I called Virgil Sohm a few times last week, but he didn't answer. Then, I received a late message.
"I see you have my number," he said via email. I think that was his respectful way of telling me he knew I'd called the first time.
When we connected, he told me a story, one that's far too familiar to the Indigenous population of Minnesota and beyond. A company led by Thrive Behavioral Health Network CEO Jeff Bradley took something that matters to him and others — all without remorse, it seems.
Sohm is a member of the Lake Superior Band of Ojibwe, Bois Forte tribe, and the former co-chair of the American Indian Mental Health Advisory Council. He has dedicated a portion of his life to advocating for culturally sensitive mental health treatment for the Indigenous community.

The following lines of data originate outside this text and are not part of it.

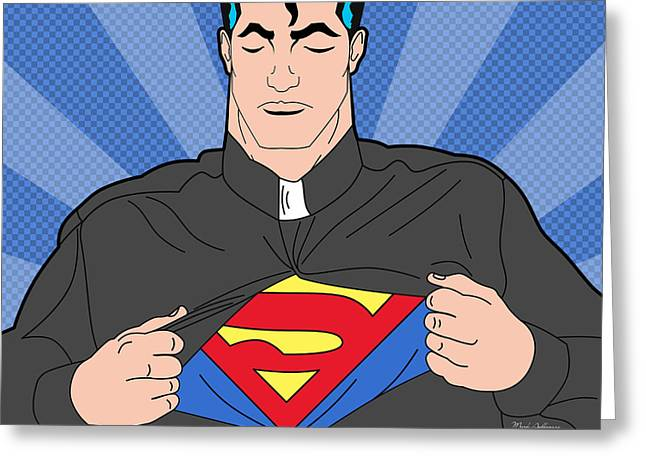 Funny Pop Culture Greeting Cards - Super Man 8 Greeting Card by Mark Ashkenazi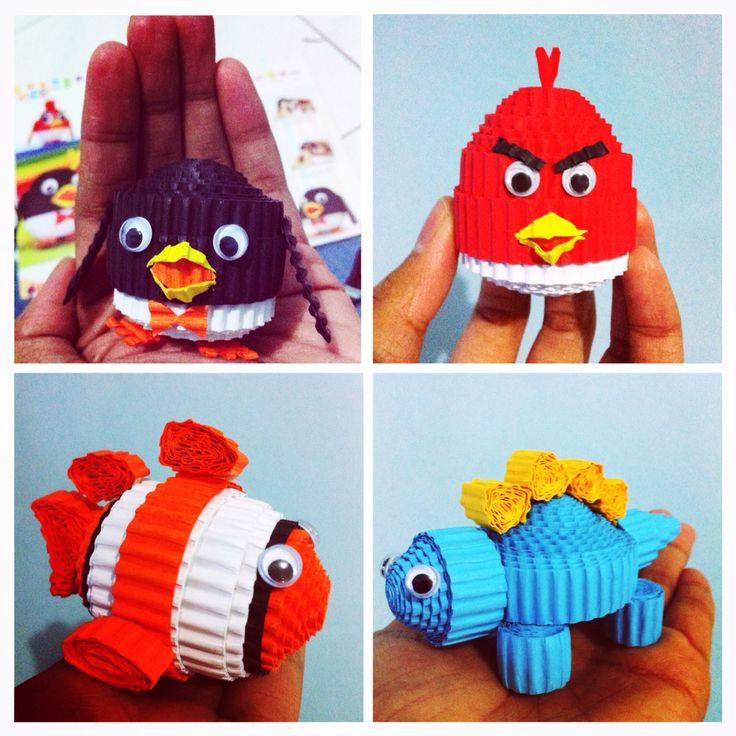 #kokoru #paper #craft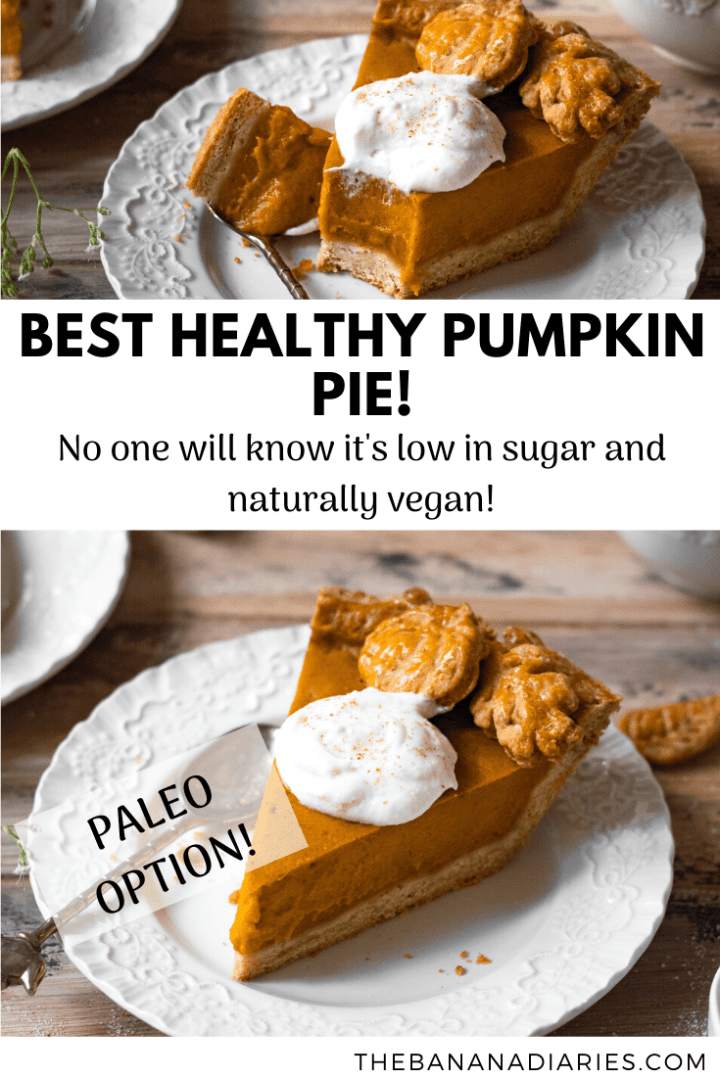 pinterest image for pumpkin pie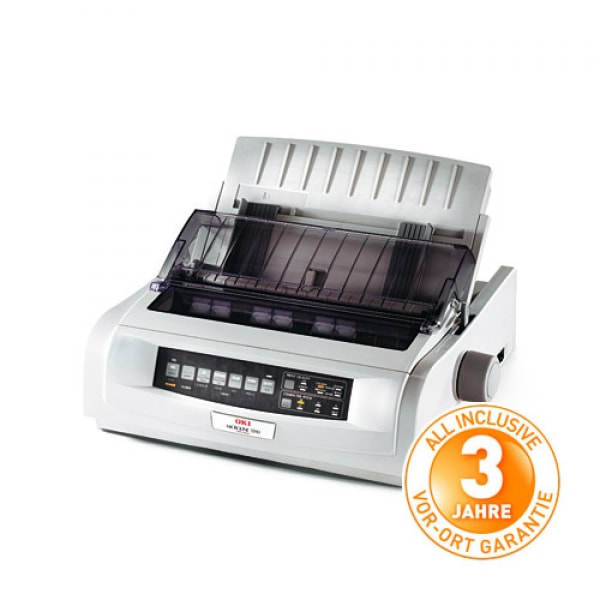 OKI ML5590eco 24-Nadeldrucker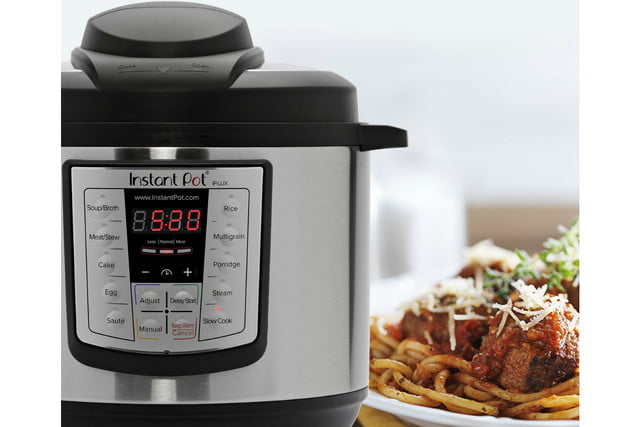 best instant pot deals before amazon prime day 2019 lux60v3 2
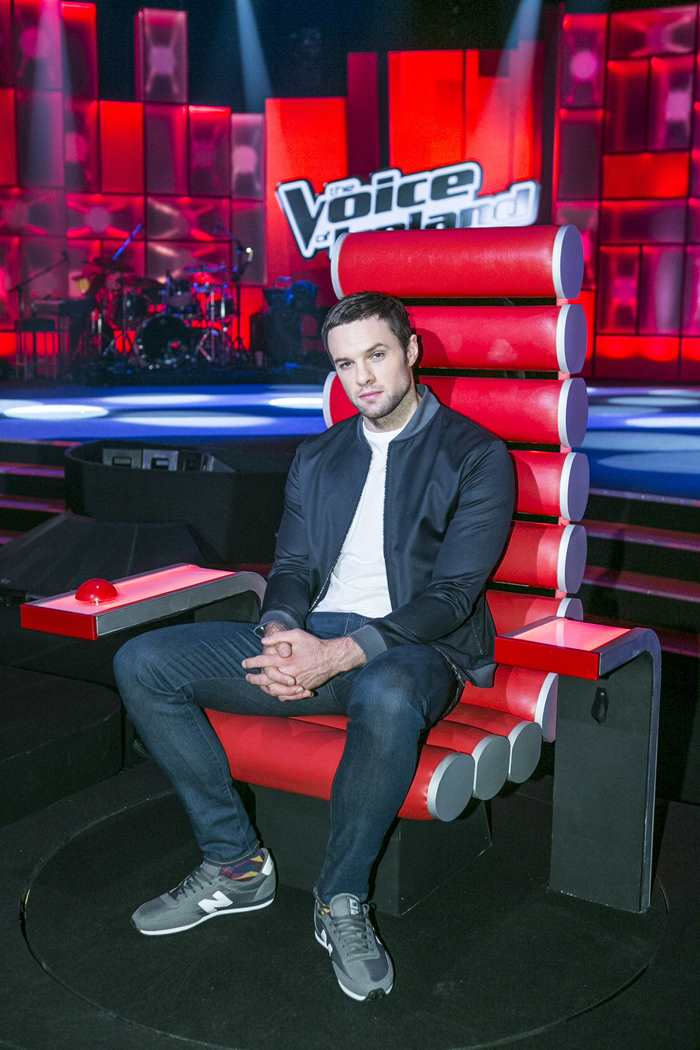 Bressie during a recording of The Voice of Ireland in The Helix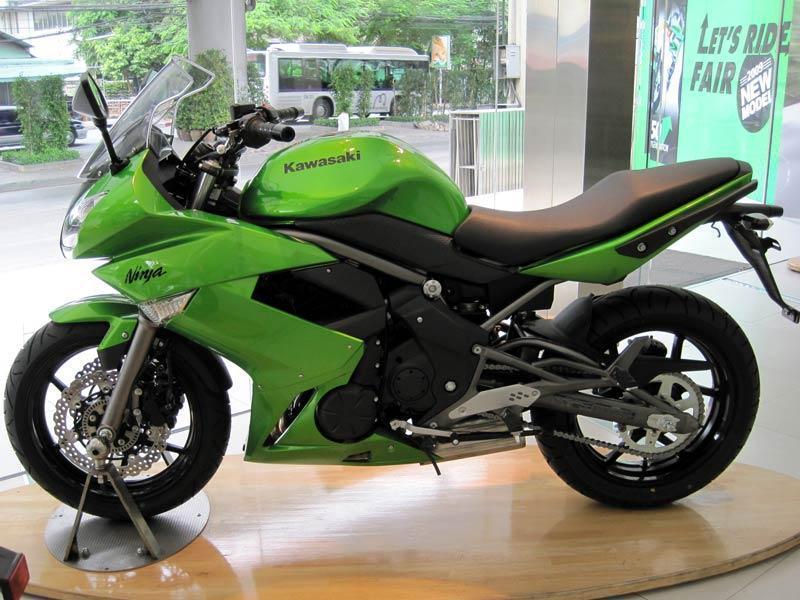 2010Ninja650R5.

Nearly a decade ago, he and other Indigenous advocates with the Arrowhead Behavioral Health Initiative (ABHI) created a mental health crisis home in Duluth called Birch Tree Center.
Members of three tribes — Bois Forte, Fond du Lac and Grand Portage — participated in the process. But Bradley has started a new center — with the same name — and forced ABHI to regroup and rebuild, all with a different name.
"The decision by Mr. Bradley is typical of white privilege and the colonial mind set toward Anishinaabe peoples since early contact," Sohm told me.
They arrived at the name, Sohm said, after they found animals and a birch tree with seven rings on the land as they walked. There was symbolic meaning, he said, and a ceremony was initiated to solidify that name.